**Фрагмент текста:**

Статья опубликована в журнале Вестник Санкт-Петербургского университета. Серия 9. Филология. Востоковедение. Журналистика, выпуск № 1 / 2016.
Электронная версия - на сайте Киберленинка.
________
Литературные идеалы и абсурд реальности как проверка духовных основ человека в рассказе В. Т. Шаламова «Боль»
Рассказ «Боль», написанный В. Шаламовым в 1967 г. (впервые напечатан в газете «Неделя» в 1988 г.), входит в прозаический цикл «Воскрешение лиственницы» и является одним из циклообразующих в нем: стоит пятнадцатым, серединным в структуре цикла, состоящего из 30 новелл. Шаламов не отходит от своей теории «новой прозы» (подробно изложенной им в эссе «О прозе», которая утверждает необходимость литературы современности как документа эпохи), и использует реальный материал, взятый из жизни. Читатель, по мнению В. Шаламова, много веков обманывался романными выдумками, а теперь верит только правде жизни. Писатель объясняет использование подлинных событий потребностью времени, следовательно, автору следует брать сугубо достоверные случаи за основу своих произведений. В данном рассказе представлен не личный опыт Шаламова, а лагерный опыт Ю. О. Домбровского, писателя, отбывавшего различные лагерные сроки в 1930-1950-е годы, что отмечено И. Сиротинской в примечаниях к рассказу «Боль» [Шаламов, т. 2, с. 505]. В центре рассказа оказывается проблема слова и литературности сознания интеллигента (а интеллигентами являются и герой Шелгунов, и автор В. Шаламов, а также прототип героя Ю. О. Домбровский), развернутая и на материале впечатлений автора и личного опыта другого писателя.

**Листинг данных:**
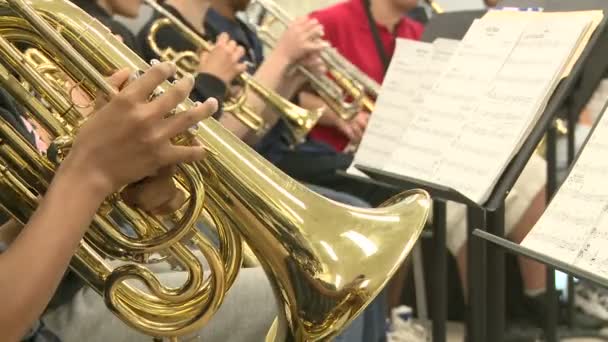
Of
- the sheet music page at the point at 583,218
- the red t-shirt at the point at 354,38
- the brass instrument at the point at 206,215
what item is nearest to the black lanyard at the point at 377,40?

**Задания:**
1) Повторите фрагмент статьи о рассказе «Боль» от «Статья опубликована в» до «на сайте Киберленинка.».
2) Проверьте по статье о рассказе «Боль», верны ли утверждения: (a) рассказ впервые напечатан в журнале «Новый мир»; (b) цикл «Воскрешение лиственницы» состоит из 30 новелл; (c) в рассказе представлен личный лагерный опыт самого Шаламова. Для каждого ответьте «да» или «нет» и приведите решающие слова статьи в точной цитате.

**Ответы к заданиям:**
1)
Статья опубликована в журнале Вестник Санкт-Петербургского университета. Серия 9. Филология. Востоковедение. Журналистика, выпуск № 1 / 2016.
Электронная версия - на сайте Киберленинка.

2)
(a) Нет: «впервые напечатан в газете «Неделя» в 1988 г.»
(b) Да: «состоящего из 30 новелл»
(c) Нет: «представлен не личный опыт Шаламова, а лагерный опыт Ю. О. Домбровского»